Hojeé las Páginas Amarillas de la localidad y encontré la compañía Lisbon Taxi. El anuncio mostraba el dibujo de un coche con ojos por faros y una gran sonrisa en la rejilla del radiador. Prometía un SERVICIO RÁPIDO Y CORTÉS. A mí me valía. Escarbé en los bolsillos en busca de cambio, pero lo primero que encontré fue algo que debería haber dejado atrás: mi teléfono móvil Nokia. Era una antigualla para los estándares del año del que procedía —me había propuesto cambiarlo por un iPhone—, pero aquí no pintaba nada. Si alguien lo veía, me haría un centenar de preguntas a las que no podría responder. Lo sepulté en el maletín. Por el momento bastaría con eso, supuse, pero tarde o temprano tendría que deshacerme de él. Conservarlo sería como pasearse con una bomba sin detonar.

Encontré una moneda de diez, la inserté en la ranura, y fue a parar directamente al cajetín de devolución. La recuperé y me bastó un solo vistazo para localizar el problema. Al igual que mi Nokia, la moneda provenía del futuro; era un sandwich de cobre, no más que un penique con pretensiones. Saqué toda la calderilla, la removí, y di con diez centavos de 1953 que probablemente formaban parte del cambio de la zarzaparrilla que había tomado en la frutería Kennebec.
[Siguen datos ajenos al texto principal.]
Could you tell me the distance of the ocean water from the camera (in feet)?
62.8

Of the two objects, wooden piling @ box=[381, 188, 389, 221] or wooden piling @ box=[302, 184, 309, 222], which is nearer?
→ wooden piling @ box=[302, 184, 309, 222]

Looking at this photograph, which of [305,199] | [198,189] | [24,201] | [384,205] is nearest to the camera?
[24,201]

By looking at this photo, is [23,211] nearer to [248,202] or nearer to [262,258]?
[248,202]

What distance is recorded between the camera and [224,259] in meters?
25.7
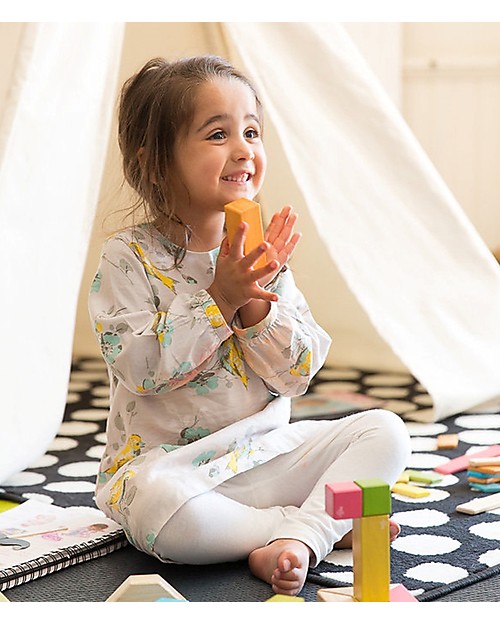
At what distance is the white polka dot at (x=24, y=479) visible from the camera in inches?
60.4

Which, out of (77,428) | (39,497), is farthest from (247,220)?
(77,428)

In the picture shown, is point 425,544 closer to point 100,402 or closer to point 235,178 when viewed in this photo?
point 235,178

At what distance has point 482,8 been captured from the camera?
194cm

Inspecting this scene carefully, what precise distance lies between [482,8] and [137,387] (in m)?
1.11

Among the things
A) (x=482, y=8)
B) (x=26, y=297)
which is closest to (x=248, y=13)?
(x=482, y=8)

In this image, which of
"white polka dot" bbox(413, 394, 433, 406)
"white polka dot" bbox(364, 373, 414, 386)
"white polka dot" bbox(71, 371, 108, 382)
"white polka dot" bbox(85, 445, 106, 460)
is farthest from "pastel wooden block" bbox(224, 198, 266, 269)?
"white polka dot" bbox(71, 371, 108, 382)

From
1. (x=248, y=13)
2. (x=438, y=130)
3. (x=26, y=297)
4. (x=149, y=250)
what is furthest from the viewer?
(x=438, y=130)

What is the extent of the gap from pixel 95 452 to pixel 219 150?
0.63 metres

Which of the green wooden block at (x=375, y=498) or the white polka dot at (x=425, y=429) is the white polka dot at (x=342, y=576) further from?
the white polka dot at (x=425, y=429)

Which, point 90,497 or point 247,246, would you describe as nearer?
point 247,246

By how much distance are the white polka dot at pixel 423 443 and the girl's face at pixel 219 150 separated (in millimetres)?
594

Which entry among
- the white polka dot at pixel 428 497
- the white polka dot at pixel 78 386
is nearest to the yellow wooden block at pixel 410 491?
the white polka dot at pixel 428 497
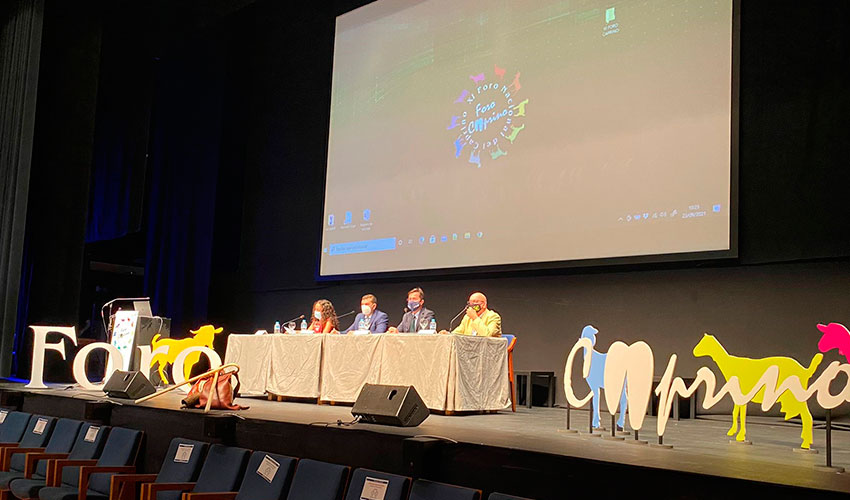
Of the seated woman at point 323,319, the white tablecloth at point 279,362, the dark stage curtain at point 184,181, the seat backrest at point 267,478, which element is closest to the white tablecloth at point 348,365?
the white tablecloth at point 279,362

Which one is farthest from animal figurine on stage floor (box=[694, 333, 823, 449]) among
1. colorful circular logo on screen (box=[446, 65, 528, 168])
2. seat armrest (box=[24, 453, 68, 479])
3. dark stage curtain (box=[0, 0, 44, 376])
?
dark stage curtain (box=[0, 0, 44, 376])

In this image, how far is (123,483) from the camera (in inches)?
151

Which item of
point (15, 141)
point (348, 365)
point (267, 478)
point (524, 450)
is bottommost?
point (267, 478)

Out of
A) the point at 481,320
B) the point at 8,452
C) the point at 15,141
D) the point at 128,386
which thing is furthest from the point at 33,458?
the point at 15,141

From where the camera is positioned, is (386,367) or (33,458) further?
(386,367)

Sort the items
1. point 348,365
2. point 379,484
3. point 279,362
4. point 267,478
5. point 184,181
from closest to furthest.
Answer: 1. point 379,484
2. point 267,478
3. point 348,365
4. point 279,362
5. point 184,181

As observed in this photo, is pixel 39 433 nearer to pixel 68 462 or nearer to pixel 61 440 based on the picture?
pixel 61 440

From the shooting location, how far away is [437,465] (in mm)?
3137

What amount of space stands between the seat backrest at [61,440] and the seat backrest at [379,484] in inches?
97.8

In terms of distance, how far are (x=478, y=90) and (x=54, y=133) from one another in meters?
4.63

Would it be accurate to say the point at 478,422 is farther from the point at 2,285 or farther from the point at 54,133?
the point at 54,133

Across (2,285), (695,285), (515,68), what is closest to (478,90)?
(515,68)

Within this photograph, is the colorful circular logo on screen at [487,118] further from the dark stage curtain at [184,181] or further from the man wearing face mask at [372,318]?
the dark stage curtain at [184,181]

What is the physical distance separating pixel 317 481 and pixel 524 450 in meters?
0.84
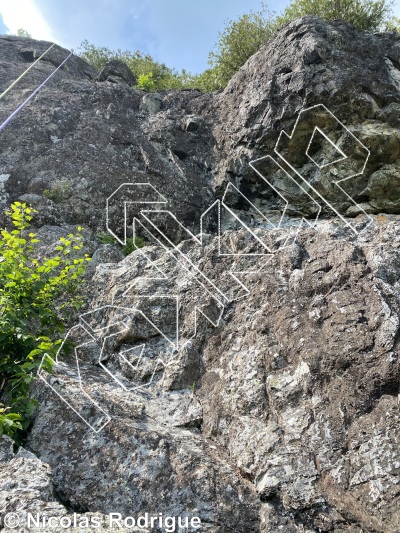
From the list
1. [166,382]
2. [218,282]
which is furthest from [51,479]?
[218,282]

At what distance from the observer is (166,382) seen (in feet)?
19.9

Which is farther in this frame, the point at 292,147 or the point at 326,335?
the point at 292,147

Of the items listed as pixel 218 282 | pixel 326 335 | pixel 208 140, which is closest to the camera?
pixel 326 335

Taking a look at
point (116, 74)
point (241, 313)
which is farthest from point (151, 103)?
point (241, 313)

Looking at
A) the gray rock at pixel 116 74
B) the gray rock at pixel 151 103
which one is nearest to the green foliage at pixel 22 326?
the gray rock at pixel 151 103

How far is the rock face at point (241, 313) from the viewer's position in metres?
4.49

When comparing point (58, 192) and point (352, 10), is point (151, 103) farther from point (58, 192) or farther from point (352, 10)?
point (352, 10)

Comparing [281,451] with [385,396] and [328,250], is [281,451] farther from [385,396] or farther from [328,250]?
[328,250]

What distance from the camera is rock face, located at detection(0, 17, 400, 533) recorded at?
449cm

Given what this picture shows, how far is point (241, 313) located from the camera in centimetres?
636

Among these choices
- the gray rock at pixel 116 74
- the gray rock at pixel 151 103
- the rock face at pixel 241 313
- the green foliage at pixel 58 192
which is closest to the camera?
the rock face at pixel 241 313

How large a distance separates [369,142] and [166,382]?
235 inches

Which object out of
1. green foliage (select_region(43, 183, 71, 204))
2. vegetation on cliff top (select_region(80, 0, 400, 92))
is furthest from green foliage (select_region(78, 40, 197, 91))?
green foliage (select_region(43, 183, 71, 204))

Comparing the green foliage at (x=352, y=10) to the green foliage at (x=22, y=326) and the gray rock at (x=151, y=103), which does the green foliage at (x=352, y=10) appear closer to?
the gray rock at (x=151, y=103)
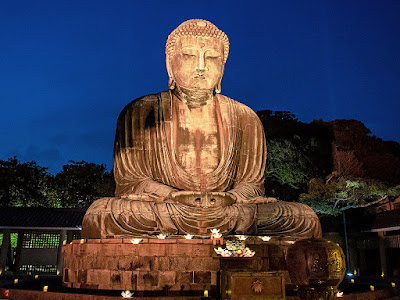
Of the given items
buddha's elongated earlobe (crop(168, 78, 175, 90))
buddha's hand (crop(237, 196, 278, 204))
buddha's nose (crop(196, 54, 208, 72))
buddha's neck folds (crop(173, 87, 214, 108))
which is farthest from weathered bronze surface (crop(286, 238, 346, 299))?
buddha's elongated earlobe (crop(168, 78, 175, 90))

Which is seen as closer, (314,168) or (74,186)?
(314,168)

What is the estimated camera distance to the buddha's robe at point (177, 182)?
5.96 meters

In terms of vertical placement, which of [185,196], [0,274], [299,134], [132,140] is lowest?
[0,274]

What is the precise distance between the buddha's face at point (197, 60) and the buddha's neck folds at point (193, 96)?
0.60 feet

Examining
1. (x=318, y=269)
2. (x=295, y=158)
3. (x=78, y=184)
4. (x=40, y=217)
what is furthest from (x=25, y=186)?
(x=318, y=269)

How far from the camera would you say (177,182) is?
6.97 m

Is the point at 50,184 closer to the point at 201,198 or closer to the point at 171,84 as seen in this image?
the point at 171,84

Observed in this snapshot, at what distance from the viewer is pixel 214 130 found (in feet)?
24.7

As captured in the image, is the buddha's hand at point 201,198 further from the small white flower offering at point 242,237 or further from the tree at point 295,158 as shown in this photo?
the tree at point 295,158

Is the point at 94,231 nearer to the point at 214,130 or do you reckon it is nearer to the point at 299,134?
the point at 214,130

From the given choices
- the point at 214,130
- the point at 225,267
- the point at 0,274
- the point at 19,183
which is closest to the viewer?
the point at 225,267

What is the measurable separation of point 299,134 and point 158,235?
13445 mm

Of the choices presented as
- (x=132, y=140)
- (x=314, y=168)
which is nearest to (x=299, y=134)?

Me disponía a introducir la moneda cuando me asaltó un pensamiento que me heló la sangre. ¿Y si mis diez centavos de 2002 se hubieran quedado atascados en la garganta del teléfono en lugar de caer al cajetín de devolución? ¿Y si el operario de AT&T que hacía el mantenimiento de las cabinas en Lisbon Falls los hubiera encontrado?

Habría pensado que se trataba de una broma, eso es todo. Alguna clase de elaborada travesura.

Tenía mis dudas; la moneda era demasiado perfecta. La habría enseñado por ahí; tarde o temprano incluso podría llegar a publicarse un artículo al respecto en el periódico. En esta ocasión había tenido suerte, pero quizá la próxima vez no fuera tan afortunado. Debía andarme con más cuidado. Con creciente desasosiego, pensé de nuevo en mi teléfono móvil. Después inserté los diez centavos de 1953 en la ranura y fui recompensado con el tono de marcado. Realicé la llamada lenta y cuidadosamente, tratando de recordar si alguna vez había utilizado un teléfono con disco rotatorio. Creía que no. Cada vez que lo soltaba, el teléfono emitía un extraño cloqueo mientras el disco retrocedía a su posición inicial.

—Lisbon Taxi —contestó una mujer—, donde el kilometraje es un feliz viaje. ¿En qué podemos ayudarle?